We got told we needed something for the drywall tapers and painters to wash out buckets and tools so they don't use whatever is around... So today I put in 6 of these... 

We'll see how they end up working... And they are only temporary, for all you sticklers out there.


----------



## UN1TED-WE-PLUMB (Oct 3, 2012)

Cool idea. 6 of them though? That's an awfully expensive option with all the copper and brass that will be scrapped when you take them out.


----------



## Flyout95 (Apr 13, 2012)

UN1TED-WE-PLUMB said:


> Cool idea. 6 of them though? That's an awfully expensive option with all the copper and brass that will be scraped when you take them out.
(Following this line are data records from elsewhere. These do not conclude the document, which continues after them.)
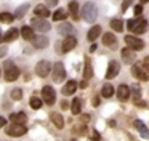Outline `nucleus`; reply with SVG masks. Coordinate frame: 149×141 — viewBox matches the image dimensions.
<instances>
[{
  "label": "nucleus",
  "mask_w": 149,
  "mask_h": 141,
  "mask_svg": "<svg viewBox=\"0 0 149 141\" xmlns=\"http://www.w3.org/2000/svg\"><path fill=\"white\" fill-rule=\"evenodd\" d=\"M127 27L135 34H144L148 31V21L144 18H138V19H128L127 21Z\"/></svg>",
  "instance_id": "1"
},
{
  "label": "nucleus",
  "mask_w": 149,
  "mask_h": 141,
  "mask_svg": "<svg viewBox=\"0 0 149 141\" xmlns=\"http://www.w3.org/2000/svg\"><path fill=\"white\" fill-rule=\"evenodd\" d=\"M82 16H84L85 21L93 22L95 19H96V16H98V8H96V5H95L93 2H87V3L84 5V8H82Z\"/></svg>",
  "instance_id": "2"
},
{
  "label": "nucleus",
  "mask_w": 149,
  "mask_h": 141,
  "mask_svg": "<svg viewBox=\"0 0 149 141\" xmlns=\"http://www.w3.org/2000/svg\"><path fill=\"white\" fill-rule=\"evenodd\" d=\"M19 77V69L15 66L13 61H7L5 63V80L7 82H13Z\"/></svg>",
  "instance_id": "3"
},
{
  "label": "nucleus",
  "mask_w": 149,
  "mask_h": 141,
  "mask_svg": "<svg viewBox=\"0 0 149 141\" xmlns=\"http://www.w3.org/2000/svg\"><path fill=\"white\" fill-rule=\"evenodd\" d=\"M42 98H43V101H45L47 104L52 106V104H55V101H56V91L50 85H47V87L42 88Z\"/></svg>",
  "instance_id": "4"
},
{
  "label": "nucleus",
  "mask_w": 149,
  "mask_h": 141,
  "mask_svg": "<svg viewBox=\"0 0 149 141\" xmlns=\"http://www.w3.org/2000/svg\"><path fill=\"white\" fill-rule=\"evenodd\" d=\"M5 131H7L8 136H23L27 131V128L24 127V125H19V124H11Z\"/></svg>",
  "instance_id": "5"
},
{
  "label": "nucleus",
  "mask_w": 149,
  "mask_h": 141,
  "mask_svg": "<svg viewBox=\"0 0 149 141\" xmlns=\"http://www.w3.org/2000/svg\"><path fill=\"white\" fill-rule=\"evenodd\" d=\"M66 77V69L64 66H63V63H56L55 66H53V80H55L56 83L63 82Z\"/></svg>",
  "instance_id": "6"
},
{
  "label": "nucleus",
  "mask_w": 149,
  "mask_h": 141,
  "mask_svg": "<svg viewBox=\"0 0 149 141\" xmlns=\"http://www.w3.org/2000/svg\"><path fill=\"white\" fill-rule=\"evenodd\" d=\"M50 70H52V64L48 63V61H39V64H37L36 67V72L39 77H47L50 74Z\"/></svg>",
  "instance_id": "7"
},
{
  "label": "nucleus",
  "mask_w": 149,
  "mask_h": 141,
  "mask_svg": "<svg viewBox=\"0 0 149 141\" xmlns=\"http://www.w3.org/2000/svg\"><path fill=\"white\" fill-rule=\"evenodd\" d=\"M132 74L135 77H138L139 80H149V72L144 70V66L143 64H135L132 67Z\"/></svg>",
  "instance_id": "8"
},
{
  "label": "nucleus",
  "mask_w": 149,
  "mask_h": 141,
  "mask_svg": "<svg viewBox=\"0 0 149 141\" xmlns=\"http://www.w3.org/2000/svg\"><path fill=\"white\" fill-rule=\"evenodd\" d=\"M125 43L128 45L130 48H133V50H141L143 47H144V42L141 40V38H136V37H133V35H127L125 37Z\"/></svg>",
  "instance_id": "9"
},
{
  "label": "nucleus",
  "mask_w": 149,
  "mask_h": 141,
  "mask_svg": "<svg viewBox=\"0 0 149 141\" xmlns=\"http://www.w3.org/2000/svg\"><path fill=\"white\" fill-rule=\"evenodd\" d=\"M120 54H122V61L127 64H132L135 63V58H136V51L133 50V48H123L122 51H120Z\"/></svg>",
  "instance_id": "10"
},
{
  "label": "nucleus",
  "mask_w": 149,
  "mask_h": 141,
  "mask_svg": "<svg viewBox=\"0 0 149 141\" xmlns=\"http://www.w3.org/2000/svg\"><path fill=\"white\" fill-rule=\"evenodd\" d=\"M31 24H32L34 29H37L39 32H47V31H50V27H52L43 18H34Z\"/></svg>",
  "instance_id": "11"
},
{
  "label": "nucleus",
  "mask_w": 149,
  "mask_h": 141,
  "mask_svg": "<svg viewBox=\"0 0 149 141\" xmlns=\"http://www.w3.org/2000/svg\"><path fill=\"white\" fill-rule=\"evenodd\" d=\"M75 45H77V38H75L74 35H68V37L64 38V42H63V45H61L63 53H68V51L74 50Z\"/></svg>",
  "instance_id": "12"
},
{
  "label": "nucleus",
  "mask_w": 149,
  "mask_h": 141,
  "mask_svg": "<svg viewBox=\"0 0 149 141\" xmlns=\"http://www.w3.org/2000/svg\"><path fill=\"white\" fill-rule=\"evenodd\" d=\"M119 70H120V64L117 63V61H111L109 66H107V70H106V79H114V77H117Z\"/></svg>",
  "instance_id": "13"
},
{
  "label": "nucleus",
  "mask_w": 149,
  "mask_h": 141,
  "mask_svg": "<svg viewBox=\"0 0 149 141\" xmlns=\"http://www.w3.org/2000/svg\"><path fill=\"white\" fill-rule=\"evenodd\" d=\"M103 43L106 45V47L109 48H116L117 47V38L114 34H111V32H106V34L103 35Z\"/></svg>",
  "instance_id": "14"
},
{
  "label": "nucleus",
  "mask_w": 149,
  "mask_h": 141,
  "mask_svg": "<svg viewBox=\"0 0 149 141\" xmlns=\"http://www.w3.org/2000/svg\"><path fill=\"white\" fill-rule=\"evenodd\" d=\"M32 43H34V47H36V48L42 50V48L48 47V38H47L45 35H37V37L32 38Z\"/></svg>",
  "instance_id": "15"
},
{
  "label": "nucleus",
  "mask_w": 149,
  "mask_h": 141,
  "mask_svg": "<svg viewBox=\"0 0 149 141\" xmlns=\"http://www.w3.org/2000/svg\"><path fill=\"white\" fill-rule=\"evenodd\" d=\"M75 90H77V82H75V80H69V82L64 85V88H63V95L64 96L74 95Z\"/></svg>",
  "instance_id": "16"
},
{
  "label": "nucleus",
  "mask_w": 149,
  "mask_h": 141,
  "mask_svg": "<svg viewBox=\"0 0 149 141\" xmlns=\"http://www.w3.org/2000/svg\"><path fill=\"white\" fill-rule=\"evenodd\" d=\"M10 120L11 124H19V125H24L27 120V115L24 112H16V114H11L10 115Z\"/></svg>",
  "instance_id": "17"
},
{
  "label": "nucleus",
  "mask_w": 149,
  "mask_h": 141,
  "mask_svg": "<svg viewBox=\"0 0 149 141\" xmlns=\"http://www.w3.org/2000/svg\"><path fill=\"white\" fill-rule=\"evenodd\" d=\"M117 96H119L120 101H127L130 96V88L127 85H120L119 88H117Z\"/></svg>",
  "instance_id": "18"
},
{
  "label": "nucleus",
  "mask_w": 149,
  "mask_h": 141,
  "mask_svg": "<svg viewBox=\"0 0 149 141\" xmlns=\"http://www.w3.org/2000/svg\"><path fill=\"white\" fill-rule=\"evenodd\" d=\"M101 35V26H93V27L88 31V34H87V38L90 42H95L98 37Z\"/></svg>",
  "instance_id": "19"
},
{
  "label": "nucleus",
  "mask_w": 149,
  "mask_h": 141,
  "mask_svg": "<svg viewBox=\"0 0 149 141\" xmlns=\"http://www.w3.org/2000/svg\"><path fill=\"white\" fill-rule=\"evenodd\" d=\"M34 13H36L39 18H43V19H45L47 16H50V10L47 8L45 5H37L36 8H34Z\"/></svg>",
  "instance_id": "20"
},
{
  "label": "nucleus",
  "mask_w": 149,
  "mask_h": 141,
  "mask_svg": "<svg viewBox=\"0 0 149 141\" xmlns=\"http://www.w3.org/2000/svg\"><path fill=\"white\" fill-rule=\"evenodd\" d=\"M133 125H135V128L139 131V133H141V136H143V138H149V131H148L146 125L143 124L141 120H135V122H133Z\"/></svg>",
  "instance_id": "21"
},
{
  "label": "nucleus",
  "mask_w": 149,
  "mask_h": 141,
  "mask_svg": "<svg viewBox=\"0 0 149 141\" xmlns=\"http://www.w3.org/2000/svg\"><path fill=\"white\" fill-rule=\"evenodd\" d=\"M18 35H19V31L13 27V29H10V31L3 35L2 40H3V42H13V40H16V38H18Z\"/></svg>",
  "instance_id": "22"
},
{
  "label": "nucleus",
  "mask_w": 149,
  "mask_h": 141,
  "mask_svg": "<svg viewBox=\"0 0 149 141\" xmlns=\"http://www.w3.org/2000/svg\"><path fill=\"white\" fill-rule=\"evenodd\" d=\"M21 35H23V38L24 40H32L36 35H34V31H32V27H29V26H24L23 29H21Z\"/></svg>",
  "instance_id": "23"
},
{
  "label": "nucleus",
  "mask_w": 149,
  "mask_h": 141,
  "mask_svg": "<svg viewBox=\"0 0 149 141\" xmlns=\"http://www.w3.org/2000/svg\"><path fill=\"white\" fill-rule=\"evenodd\" d=\"M50 117H52V122L56 125V128H63V127H64V119H63V115H59L58 112H53Z\"/></svg>",
  "instance_id": "24"
},
{
  "label": "nucleus",
  "mask_w": 149,
  "mask_h": 141,
  "mask_svg": "<svg viewBox=\"0 0 149 141\" xmlns=\"http://www.w3.org/2000/svg\"><path fill=\"white\" fill-rule=\"evenodd\" d=\"M71 111H72V114H75V115L80 114V111H82V101L79 98H75L74 101L71 103Z\"/></svg>",
  "instance_id": "25"
},
{
  "label": "nucleus",
  "mask_w": 149,
  "mask_h": 141,
  "mask_svg": "<svg viewBox=\"0 0 149 141\" xmlns=\"http://www.w3.org/2000/svg\"><path fill=\"white\" fill-rule=\"evenodd\" d=\"M72 31H74V26H71L69 22H64V24H61L58 27V32H59V34H64V35L72 34Z\"/></svg>",
  "instance_id": "26"
},
{
  "label": "nucleus",
  "mask_w": 149,
  "mask_h": 141,
  "mask_svg": "<svg viewBox=\"0 0 149 141\" xmlns=\"http://www.w3.org/2000/svg\"><path fill=\"white\" fill-rule=\"evenodd\" d=\"M101 95H103L104 98H111V96L114 95V87L111 85V83H106V85L101 88Z\"/></svg>",
  "instance_id": "27"
},
{
  "label": "nucleus",
  "mask_w": 149,
  "mask_h": 141,
  "mask_svg": "<svg viewBox=\"0 0 149 141\" xmlns=\"http://www.w3.org/2000/svg\"><path fill=\"white\" fill-rule=\"evenodd\" d=\"M111 27H112V31H116V32H122V31H123V22H122V19L114 18L112 21H111Z\"/></svg>",
  "instance_id": "28"
},
{
  "label": "nucleus",
  "mask_w": 149,
  "mask_h": 141,
  "mask_svg": "<svg viewBox=\"0 0 149 141\" xmlns=\"http://www.w3.org/2000/svg\"><path fill=\"white\" fill-rule=\"evenodd\" d=\"M69 11H71V15L74 19L79 18V3L75 2V0H72V2L69 3Z\"/></svg>",
  "instance_id": "29"
},
{
  "label": "nucleus",
  "mask_w": 149,
  "mask_h": 141,
  "mask_svg": "<svg viewBox=\"0 0 149 141\" xmlns=\"http://www.w3.org/2000/svg\"><path fill=\"white\" fill-rule=\"evenodd\" d=\"M66 18H68V13H66L63 8L56 10V11L53 13V19H55V21H63V19H66Z\"/></svg>",
  "instance_id": "30"
},
{
  "label": "nucleus",
  "mask_w": 149,
  "mask_h": 141,
  "mask_svg": "<svg viewBox=\"0 0 149 141\" xmlns=\"http://www.w3.org/2000/svg\"><path fill=\"white\" fill-rule=\"evenodd\" d=\"M29 103H31V107H32V109H40V107H42V104H43L42 99L37 98V96H32Z\"/></svg>",
  "instance_id": "31"
},
{
  "label": "nucleus",
  "mask_w": 149,
  "mask_h": 141,
  "mask_svg": "<svg viewBox=\"0 0 149 141\" xmlns=\"http://www.w3.org/2000/svg\"><path fill=\"white\" fill-rule=\"evenodd\" d=\"M13 19H15V15H11V13H7V11L0 13V21L2 22H11Z\"/></svg>",
  "instance_id": "32"
},
{
  "label": "nucleus",
  "mask_w": 149,
  "mask_h": 141,
  "mask_svg": "<svg viewBox=\"0 0 149 141\" xmlns=\"http://www.w3.org/2000/svg\"><path fill=\"white\" fill-rule=\"evenodd\" d=\"M27 8H29V3H24V5H21L19 8H18L16 11H15V13H16V15H15V18H23L24 13L27 11Z\"/></svg>",
  "instance_id": "33"
},
{
  "label": "nucleus",
  "mask_w": 149,
  "mask_h": 141,
  "mask_svg": "<svg viewBox=\"0 0 149 141\" xmlns=\"http://www.w3.org/2000/svg\"><path fill=\"white\" fill-rule=\"evenodd\" d=\"M84 77H85V79H91V77H93V69H91V64L90 63H88V61H87V63H85V70H84Z\"/></svg>",
  "instance_id": "34"
},
{
  "label": "nucleus",
  "mask_w": 149,
  "mask_h": 141,
  "mask_svg": "<svg viewBox=\"0 0 149 141\" xmlns=\"http://www.w3.org/2000/svg\"><path fill=\"white\" fill-rule=\"evenodd\" d=\"M10 96H11V99H21V98H23V90H21V88L11 90Z\"/></svg>",
  "instance_id": "35"
},
{
  "label": "nucleus",
  "mask_w": 149,
  "mask_h": 141,
  "mask_svg": "<svg viewBox=\"0 0 149 141\" xmlns=\"http://www.w3.org/2000/svg\"><path fill=\"white\" fill-rule=\"evenodd\" d=\"M132 93H133V99H136V101L141 98V88H139V87H133Z\"/></svg>",
  "instance_id": "36"
},
{
  "label": "nucleus",
  "mask_w": 149,
  "mask_h": 141,
  "mask_svg": "<svg viewBox=\"0 0 149 141\" xmlns=\"http://www.w3.org/2000/svg\"><path fill=\"white\" fill-rule=\"evenodd\" d=\"M132 2H133V0H123V5H122V8H120V10H122V13L127 11V8L132 5Z\"/></svg>",
  "instance_id": "37"
},
{
  "label": "nucleus",
  "mask_w": 149,
  "mask_h": 141,
  "mask_svg": "<svg viewBox=\"0 0 149 141\" xmlns=\"http://www.w3.org/2000/svg\"><path fill=\"white\" fill-rule=\"evenodd\" d=\"M141 13H143V6L141 5H136L135 6V15L139 18V16H141Z\"/></svg>",
  "instance_id": "38"
},
{
  "label": "nucleus",
  "mask_w": 149,
  "mask_h": 141,
  "mask_svg": "<svg viewBox=\"0 0 149 141\" xmlns=\"http://www.w3.org/2000/svg\"><path fill=\"white\" fill-rule=\"evenodd\" d=\"M7 53H8V48L5 47V45H3V47H0V58H3Z\"/></svg>",
  "instance_id": "39"
},
{
  "label": "nucleus",
  "mask_w": 149,
  "mask_h": 141,
  "mask_svg": "<svg viewBox=\"0 0 149 141\" xmlns=\"http://www.w3.org/2000/svg\"><path fill=\"white\" fill-rule=\"evenodd\" d=\"M143 66H144V67H146V69H148V70H149V56H146V58H144V59H143Z\"/></svg>",
  "instance_id": "40"
},
{
  "label": "nucleus",
  "mask_w": 149,
  "mask_h": 141,
  "mask_svg": "<svg viewBox=\"0 0 149 141\" xmlns=\"http://www.w3.org/2000/svg\"><path fill=\"white\" fill-rule=\"evenodd\" d=\"M5 124H7V119H5V117H0V128L5 127Z\"/></svg>",
  "instance_id": "41"
},
{
  "label": "nucleus",
  "mask_w": 149,
  "mask_h": 141,
  "mask_svg": "<svg viewBox=\"0 0 149 141\" xmlns=\"http://www.w3.org/2000/svg\"><path fill=\"white\" fill-rule=\"evenodd\" d=\"M61 107H63V109H68V107H69V103H68V101H61Z\"/></svg>",
  "instance_id": "42"
},
{
  "label": "nucleus",
  "mask_w": 149,
  "mask_h": 141,
  "mask_svg": "<svg viewBox=\"0 0 149 141\" xmlns=\"http://www.w3.org/2000/svg\"><path fill=\"white\" fill-rule=\"evenodd\" d=\"M93 106H100V98H93Z\"/></svg>",
  "instance_id": "43"
},
{
  "label": "nucleus",
  "mask_w": 149,
  "mask_h": 141,
  "mask_svg": "<svg viewBox=\"0 0 149 141\" xmlns=\"http://www.w3.org/2000/svg\"><path fill=\"white\" fill-rule=\"evenodd\" d=\"M93 140H95V141H100V135H98L96 131L93 133Z\"/></svg>",
  "instance_id": "44"
},
{
  "label": "nucleus",
  "mask_w": 149,
  "mask_h": 141,
  "mask_svg": "<svg viewBox=\"0 0 149 141\" xmlns=\"http://www.w3.org/2000/svg\"><path fill=\"white\" fill-rule=\"evenodd\" d=\"M58 3V0H48V5H56Z\"/></svg>",
  "instance_id": "45"
},
{
  "label": "nucleus",
  "mask_w": 149,
  "mask_h": 141,
  "mask_svg": "<svg viewBox=\"0 0 149 141\" xmlns=\"http://www.w3.org/2000/svg\"><path fill=\"white\" fill-rule=\"evenodd\" d=\"M90 51H96V45H95V43H93V45H91V48H90Z\"/></svg>",
  "instance_id": "46"
},
{
  "label": "nucleus",
  "mask_w": 149,
  "mask_h": 141,
  "mask_svg": "<svg viewBox=\"0 0 149 141\" xmlns=\"http://www.w3.org/2000/svg\"><path fill=\"white\" fill-rule=\"evenodd\" d=\"M149 2V0H141V3H148Z\"/></svg>",
  "instance_id": "47"
},
{
  "label": "nucleus",
  "mask_w": 149,
  "mask_h": 141,
  "mask_svg": "<svg viewBox=\"0 0 149 141\" xmlns=\"http://www.w3.org/2000/svg\"><path fill=\"white\" fill-rule=\"evenodd\" d=\"M2 37H3V35H2V32H0V40H2Z\"/></svg>",
  "instance_id": "48"
},
{
  "label": "nucleus",
  "mask_w": 149,
  "mask_h": 141,
  "mask_svg": "<svg viewBox=\"0 0 149 141\" xmlns=\"http://www.w3.org/2000/svg\"><path fill=\"white\" fill-rule=\"evenodd\" d=\"M0 74H2V69H0Z\"/></svg>",
  "instance_id": "49"
}]
</instances>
 6 story, 200 million dollar building.


----------



## UN1TED-WE-PLUMB (Oct 3, 2012)

Can I have the scrap?


----------



## Pacificpipes (Oct 1, 2013)

The sheetrockers are going to use them as urinals.


----------



## Flyout95 (Apr 13, 2012)

Pacificpipes said:


> The sheetrockers are going to use them as urinals.


Yeah, by the 3rd one I was sick of explaining so I told everyone they were group urinals to increase efficiency.


----------



## Flyout95 (Apr 13, 2012)

UN1TED-WE-PLUMB said:


> Can I have the scrap?


they'll get reused on a different job.


----------



## moz (Aug 4, 2012)

We put in three at an old job. We called them flock drums. The sludge built up quicker than they could be emptied and were always overflowing and the temporary drains blocked up quick. But they served their purpose in not blocking up the regular sewer drains. The only real problem was getting the trades to use them. They would literally move the water and wash down their tools next to the drum!!


----------